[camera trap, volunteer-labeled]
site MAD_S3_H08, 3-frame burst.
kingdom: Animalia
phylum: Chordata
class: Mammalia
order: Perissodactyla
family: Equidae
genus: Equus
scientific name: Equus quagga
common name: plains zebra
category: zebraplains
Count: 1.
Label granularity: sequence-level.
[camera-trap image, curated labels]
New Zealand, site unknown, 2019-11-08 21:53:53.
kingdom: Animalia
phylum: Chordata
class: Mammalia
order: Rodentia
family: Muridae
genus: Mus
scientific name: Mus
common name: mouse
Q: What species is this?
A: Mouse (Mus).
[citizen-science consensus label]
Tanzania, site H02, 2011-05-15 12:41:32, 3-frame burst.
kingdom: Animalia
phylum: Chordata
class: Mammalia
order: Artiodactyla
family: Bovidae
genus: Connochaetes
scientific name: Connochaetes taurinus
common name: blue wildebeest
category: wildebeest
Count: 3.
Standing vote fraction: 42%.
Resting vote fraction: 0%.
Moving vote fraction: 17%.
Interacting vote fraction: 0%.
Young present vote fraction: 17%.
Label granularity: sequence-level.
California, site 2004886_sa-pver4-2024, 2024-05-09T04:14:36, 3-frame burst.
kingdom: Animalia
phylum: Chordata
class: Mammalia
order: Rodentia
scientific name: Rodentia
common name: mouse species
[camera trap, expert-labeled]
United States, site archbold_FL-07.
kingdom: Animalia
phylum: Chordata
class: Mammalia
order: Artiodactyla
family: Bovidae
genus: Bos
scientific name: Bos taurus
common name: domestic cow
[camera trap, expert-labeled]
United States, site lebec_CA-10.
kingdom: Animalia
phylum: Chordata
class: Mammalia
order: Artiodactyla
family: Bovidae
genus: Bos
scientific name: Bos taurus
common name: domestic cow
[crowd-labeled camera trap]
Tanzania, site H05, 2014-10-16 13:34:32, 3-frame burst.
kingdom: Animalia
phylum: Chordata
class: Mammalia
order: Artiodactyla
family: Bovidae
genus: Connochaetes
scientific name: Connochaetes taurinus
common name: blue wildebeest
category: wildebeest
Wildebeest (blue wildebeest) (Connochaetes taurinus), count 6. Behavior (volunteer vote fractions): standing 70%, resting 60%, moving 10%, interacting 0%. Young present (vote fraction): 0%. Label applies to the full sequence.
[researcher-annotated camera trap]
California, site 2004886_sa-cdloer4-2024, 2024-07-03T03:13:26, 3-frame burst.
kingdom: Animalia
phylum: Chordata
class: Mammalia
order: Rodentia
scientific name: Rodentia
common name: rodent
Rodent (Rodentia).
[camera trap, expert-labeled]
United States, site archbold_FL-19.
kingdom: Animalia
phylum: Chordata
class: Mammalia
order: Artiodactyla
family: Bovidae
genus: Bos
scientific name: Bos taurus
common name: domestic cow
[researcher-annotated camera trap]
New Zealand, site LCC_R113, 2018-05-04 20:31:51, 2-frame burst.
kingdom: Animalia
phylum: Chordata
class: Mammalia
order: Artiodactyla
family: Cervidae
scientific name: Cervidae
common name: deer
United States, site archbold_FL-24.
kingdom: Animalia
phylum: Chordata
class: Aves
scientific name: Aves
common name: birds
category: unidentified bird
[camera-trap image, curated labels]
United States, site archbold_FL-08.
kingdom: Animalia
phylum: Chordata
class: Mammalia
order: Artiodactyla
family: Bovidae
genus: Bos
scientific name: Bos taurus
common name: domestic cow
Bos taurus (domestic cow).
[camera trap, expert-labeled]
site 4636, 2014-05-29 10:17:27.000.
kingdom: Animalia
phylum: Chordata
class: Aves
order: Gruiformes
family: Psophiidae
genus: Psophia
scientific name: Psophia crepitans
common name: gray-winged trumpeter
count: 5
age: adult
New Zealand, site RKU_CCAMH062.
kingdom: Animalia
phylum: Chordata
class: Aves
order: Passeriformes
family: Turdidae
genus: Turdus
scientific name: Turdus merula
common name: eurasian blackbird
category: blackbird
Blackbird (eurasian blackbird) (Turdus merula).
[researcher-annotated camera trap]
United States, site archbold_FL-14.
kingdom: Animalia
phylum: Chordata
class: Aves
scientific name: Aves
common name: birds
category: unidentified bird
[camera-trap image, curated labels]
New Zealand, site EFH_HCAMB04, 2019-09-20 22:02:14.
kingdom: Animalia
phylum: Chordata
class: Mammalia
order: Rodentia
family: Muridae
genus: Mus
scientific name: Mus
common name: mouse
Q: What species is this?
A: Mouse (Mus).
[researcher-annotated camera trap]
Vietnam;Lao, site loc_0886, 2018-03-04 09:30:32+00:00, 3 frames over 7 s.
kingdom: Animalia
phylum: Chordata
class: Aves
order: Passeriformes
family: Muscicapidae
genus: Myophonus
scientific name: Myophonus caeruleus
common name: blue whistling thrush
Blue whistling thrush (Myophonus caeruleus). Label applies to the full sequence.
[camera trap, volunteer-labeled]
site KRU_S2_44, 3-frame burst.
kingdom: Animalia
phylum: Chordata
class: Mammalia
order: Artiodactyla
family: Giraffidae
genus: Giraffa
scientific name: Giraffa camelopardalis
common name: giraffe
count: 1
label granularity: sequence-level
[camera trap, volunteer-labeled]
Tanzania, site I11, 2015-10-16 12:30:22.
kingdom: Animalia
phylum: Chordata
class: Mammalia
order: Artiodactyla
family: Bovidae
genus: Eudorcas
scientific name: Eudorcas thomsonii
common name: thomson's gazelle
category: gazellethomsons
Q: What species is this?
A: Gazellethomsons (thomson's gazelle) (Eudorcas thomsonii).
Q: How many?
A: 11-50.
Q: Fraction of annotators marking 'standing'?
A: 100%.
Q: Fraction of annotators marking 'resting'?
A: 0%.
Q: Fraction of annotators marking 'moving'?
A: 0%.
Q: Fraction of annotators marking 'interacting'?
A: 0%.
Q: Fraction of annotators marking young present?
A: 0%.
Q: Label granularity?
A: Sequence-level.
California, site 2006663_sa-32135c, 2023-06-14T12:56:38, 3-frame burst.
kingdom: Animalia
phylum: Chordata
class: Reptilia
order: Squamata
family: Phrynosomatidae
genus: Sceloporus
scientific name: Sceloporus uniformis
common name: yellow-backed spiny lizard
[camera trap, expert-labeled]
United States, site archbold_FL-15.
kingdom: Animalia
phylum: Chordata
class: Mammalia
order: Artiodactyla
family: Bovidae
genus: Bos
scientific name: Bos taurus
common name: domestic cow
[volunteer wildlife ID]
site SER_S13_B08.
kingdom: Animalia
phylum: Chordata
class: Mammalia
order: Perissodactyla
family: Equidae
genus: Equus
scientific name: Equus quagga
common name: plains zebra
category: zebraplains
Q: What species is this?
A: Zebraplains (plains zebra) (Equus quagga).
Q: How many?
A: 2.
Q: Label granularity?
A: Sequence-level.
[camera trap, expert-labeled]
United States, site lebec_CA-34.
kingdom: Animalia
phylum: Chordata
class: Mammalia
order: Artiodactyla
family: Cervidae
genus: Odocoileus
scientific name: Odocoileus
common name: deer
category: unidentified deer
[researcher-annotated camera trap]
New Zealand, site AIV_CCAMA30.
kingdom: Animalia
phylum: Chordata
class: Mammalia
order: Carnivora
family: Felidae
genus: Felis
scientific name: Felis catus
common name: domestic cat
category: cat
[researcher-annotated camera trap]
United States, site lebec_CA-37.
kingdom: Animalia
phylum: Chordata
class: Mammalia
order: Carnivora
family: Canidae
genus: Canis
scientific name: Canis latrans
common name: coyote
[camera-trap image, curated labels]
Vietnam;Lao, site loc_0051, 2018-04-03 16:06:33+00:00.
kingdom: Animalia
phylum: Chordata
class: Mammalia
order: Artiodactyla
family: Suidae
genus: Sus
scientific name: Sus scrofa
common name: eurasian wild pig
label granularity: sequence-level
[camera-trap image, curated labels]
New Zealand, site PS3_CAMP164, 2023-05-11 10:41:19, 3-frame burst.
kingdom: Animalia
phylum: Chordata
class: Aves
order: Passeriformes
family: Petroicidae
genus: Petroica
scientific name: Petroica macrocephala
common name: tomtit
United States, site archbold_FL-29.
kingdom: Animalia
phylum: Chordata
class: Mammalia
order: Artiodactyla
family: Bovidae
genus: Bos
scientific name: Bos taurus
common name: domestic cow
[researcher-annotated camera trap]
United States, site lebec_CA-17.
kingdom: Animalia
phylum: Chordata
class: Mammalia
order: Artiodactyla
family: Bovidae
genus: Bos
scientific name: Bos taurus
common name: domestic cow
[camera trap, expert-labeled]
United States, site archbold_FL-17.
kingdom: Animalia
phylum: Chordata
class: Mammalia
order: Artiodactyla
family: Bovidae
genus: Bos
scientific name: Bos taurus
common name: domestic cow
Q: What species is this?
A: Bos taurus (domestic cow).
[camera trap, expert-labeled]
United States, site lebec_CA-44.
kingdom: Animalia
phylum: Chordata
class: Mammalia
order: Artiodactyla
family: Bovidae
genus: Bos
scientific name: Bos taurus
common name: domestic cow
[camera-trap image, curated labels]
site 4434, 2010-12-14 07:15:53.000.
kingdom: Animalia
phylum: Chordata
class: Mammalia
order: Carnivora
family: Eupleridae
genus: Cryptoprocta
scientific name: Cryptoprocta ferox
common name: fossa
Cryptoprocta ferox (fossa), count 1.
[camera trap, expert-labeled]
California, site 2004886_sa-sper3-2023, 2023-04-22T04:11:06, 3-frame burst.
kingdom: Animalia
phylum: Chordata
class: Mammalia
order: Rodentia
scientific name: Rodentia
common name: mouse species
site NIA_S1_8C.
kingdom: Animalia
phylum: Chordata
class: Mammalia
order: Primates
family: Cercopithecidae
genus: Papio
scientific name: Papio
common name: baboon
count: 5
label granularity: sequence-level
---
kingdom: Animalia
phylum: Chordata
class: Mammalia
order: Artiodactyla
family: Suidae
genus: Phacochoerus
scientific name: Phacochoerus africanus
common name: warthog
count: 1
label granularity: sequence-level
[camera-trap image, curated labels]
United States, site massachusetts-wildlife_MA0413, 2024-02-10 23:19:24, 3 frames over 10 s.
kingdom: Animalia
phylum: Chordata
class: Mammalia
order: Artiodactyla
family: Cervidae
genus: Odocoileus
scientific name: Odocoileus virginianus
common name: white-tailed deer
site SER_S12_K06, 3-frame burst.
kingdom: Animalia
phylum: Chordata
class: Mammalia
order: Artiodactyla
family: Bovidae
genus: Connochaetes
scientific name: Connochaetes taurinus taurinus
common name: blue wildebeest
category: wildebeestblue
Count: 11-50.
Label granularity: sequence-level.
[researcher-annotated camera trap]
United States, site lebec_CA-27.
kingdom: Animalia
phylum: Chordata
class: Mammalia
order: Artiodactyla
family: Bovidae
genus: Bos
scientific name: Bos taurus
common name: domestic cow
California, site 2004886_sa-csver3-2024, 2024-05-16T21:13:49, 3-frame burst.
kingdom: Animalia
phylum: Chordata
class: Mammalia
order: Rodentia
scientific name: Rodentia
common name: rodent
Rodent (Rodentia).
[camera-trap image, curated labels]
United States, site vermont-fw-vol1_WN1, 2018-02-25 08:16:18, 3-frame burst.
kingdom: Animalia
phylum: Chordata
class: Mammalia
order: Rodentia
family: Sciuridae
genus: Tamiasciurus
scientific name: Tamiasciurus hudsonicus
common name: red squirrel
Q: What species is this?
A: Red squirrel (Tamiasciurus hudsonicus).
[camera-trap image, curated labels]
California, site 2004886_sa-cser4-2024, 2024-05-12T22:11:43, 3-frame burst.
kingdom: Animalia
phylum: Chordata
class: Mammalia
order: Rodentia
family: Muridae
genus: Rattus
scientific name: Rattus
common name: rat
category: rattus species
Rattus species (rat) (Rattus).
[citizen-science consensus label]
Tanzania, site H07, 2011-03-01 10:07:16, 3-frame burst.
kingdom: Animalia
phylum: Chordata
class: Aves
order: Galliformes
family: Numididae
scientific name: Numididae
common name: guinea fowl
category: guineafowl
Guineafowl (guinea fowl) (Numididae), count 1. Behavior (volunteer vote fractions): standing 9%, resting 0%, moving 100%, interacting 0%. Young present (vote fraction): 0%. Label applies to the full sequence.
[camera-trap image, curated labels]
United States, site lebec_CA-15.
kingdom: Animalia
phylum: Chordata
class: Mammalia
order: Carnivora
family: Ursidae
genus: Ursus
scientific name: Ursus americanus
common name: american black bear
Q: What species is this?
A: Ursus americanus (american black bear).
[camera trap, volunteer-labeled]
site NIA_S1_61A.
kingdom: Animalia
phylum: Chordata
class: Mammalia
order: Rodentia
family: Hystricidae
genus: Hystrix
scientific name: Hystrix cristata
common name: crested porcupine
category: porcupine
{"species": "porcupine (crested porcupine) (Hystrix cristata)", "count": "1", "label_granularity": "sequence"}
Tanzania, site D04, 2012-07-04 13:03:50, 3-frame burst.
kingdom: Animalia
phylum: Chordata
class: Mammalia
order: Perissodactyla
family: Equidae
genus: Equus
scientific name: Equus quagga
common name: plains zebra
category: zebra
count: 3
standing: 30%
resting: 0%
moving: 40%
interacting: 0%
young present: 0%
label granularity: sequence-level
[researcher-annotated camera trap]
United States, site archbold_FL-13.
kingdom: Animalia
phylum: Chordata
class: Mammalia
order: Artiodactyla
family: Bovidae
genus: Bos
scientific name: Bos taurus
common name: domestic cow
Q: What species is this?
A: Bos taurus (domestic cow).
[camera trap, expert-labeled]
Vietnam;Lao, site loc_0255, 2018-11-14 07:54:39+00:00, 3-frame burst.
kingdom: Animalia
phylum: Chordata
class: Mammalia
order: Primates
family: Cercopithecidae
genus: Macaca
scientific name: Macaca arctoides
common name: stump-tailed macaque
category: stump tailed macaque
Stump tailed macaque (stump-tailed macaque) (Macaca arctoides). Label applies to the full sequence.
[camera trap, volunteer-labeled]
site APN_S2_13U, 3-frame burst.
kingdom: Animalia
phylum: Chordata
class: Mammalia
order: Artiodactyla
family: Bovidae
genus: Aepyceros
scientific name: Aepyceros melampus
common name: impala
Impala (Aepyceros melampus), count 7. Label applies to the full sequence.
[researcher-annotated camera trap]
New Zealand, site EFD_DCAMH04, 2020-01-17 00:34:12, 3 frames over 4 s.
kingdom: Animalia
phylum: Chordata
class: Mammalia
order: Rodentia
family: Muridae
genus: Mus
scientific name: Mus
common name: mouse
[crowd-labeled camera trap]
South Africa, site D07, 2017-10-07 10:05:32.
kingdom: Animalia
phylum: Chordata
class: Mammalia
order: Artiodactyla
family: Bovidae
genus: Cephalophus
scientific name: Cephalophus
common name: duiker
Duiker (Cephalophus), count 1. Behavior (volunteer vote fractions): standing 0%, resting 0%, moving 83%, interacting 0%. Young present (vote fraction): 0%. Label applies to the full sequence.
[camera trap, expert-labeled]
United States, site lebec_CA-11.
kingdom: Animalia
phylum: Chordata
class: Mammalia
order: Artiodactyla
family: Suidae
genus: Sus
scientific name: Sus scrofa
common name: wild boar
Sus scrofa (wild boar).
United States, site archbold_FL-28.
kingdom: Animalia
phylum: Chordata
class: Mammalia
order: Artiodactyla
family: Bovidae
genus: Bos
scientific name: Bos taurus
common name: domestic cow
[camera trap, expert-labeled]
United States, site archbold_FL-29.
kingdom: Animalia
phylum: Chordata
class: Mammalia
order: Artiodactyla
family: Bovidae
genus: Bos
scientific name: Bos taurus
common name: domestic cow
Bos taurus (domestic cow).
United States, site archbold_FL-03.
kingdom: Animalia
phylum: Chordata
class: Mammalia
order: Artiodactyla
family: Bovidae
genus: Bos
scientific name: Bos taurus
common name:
=-=-=-=-=
# [Prompt]
Each line from the top of the material above through the line with "New Zealand, site unknown, 2019-11-08" must be echoed exactly, and no other line.

# [Worked solution]
[camera trap, volunteer-labeled]
site MAD_S3_H08, 3-frame burst.
kingdom: Animalia
phylum: Chordata
class: Mammalia
order: Perissodactyla
family: Equidae
genus: Equus
scientific name: Equus quagga
common name: plains zebra
category: zebraplains
Count: 1.
Label granularity: sequence-level.
[camera-trap image, curated labels]
New Zealand, site unknown, 2019-11-08 21:53:53.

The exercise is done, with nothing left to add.